After thoroughly enjoying his graduate studies and falling in love with the concepts around construction management, Nicholas got heavily involved with the work done by the CIC.
“One of the things that I did at my job was developing this proposal to get financing from our government for something called the Design Quality Indicator. I managed the whole process, from getting financing from government through to helping to assemble our professional team, which is all very high profile famous and semi-famous architects and designers in Britain. We developed this system, which we launched online, and it’s actually been licensed in the U.S. by a Chicago business. It’s bizarre.”
After this enormous project Nicholas started to realize two critical things about the work he was doing. One, he wasn’t doing construction management, which is where his heart was and two, the world of non-profit lobby groups doesn’t exactly pay very well. A change was in order.

*Dataset excerpt:*

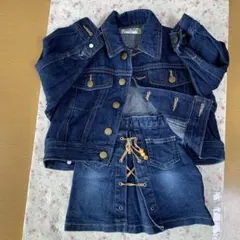 ベビー　デニムジャケット（サイズ９０）＆ストレッチデニムスカート（サイズ８０）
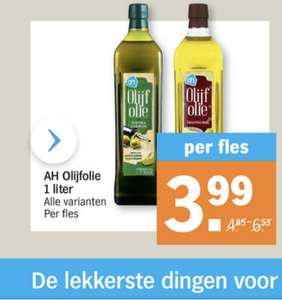 Olijfolie 3,99 voor 1 liter bonus Albert Heijn 39% korting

*Exercise tasks:*
[1] Repeat the passage about Nicholas between "After thoroughly enjoying" and "by the CIC.", inclusive.
[2] In the passage about Nicholas, who licensed the Design Quality Indicator system in the U.S.?
Work only from the passage about Nicholas.

*Responses per task:*
[1]
After thoroughly enjoying his graduate studies and falling in love with the concepts around construction management, Nicholas got heavily involved with the work done by the CIC.

[2] A Chicago business.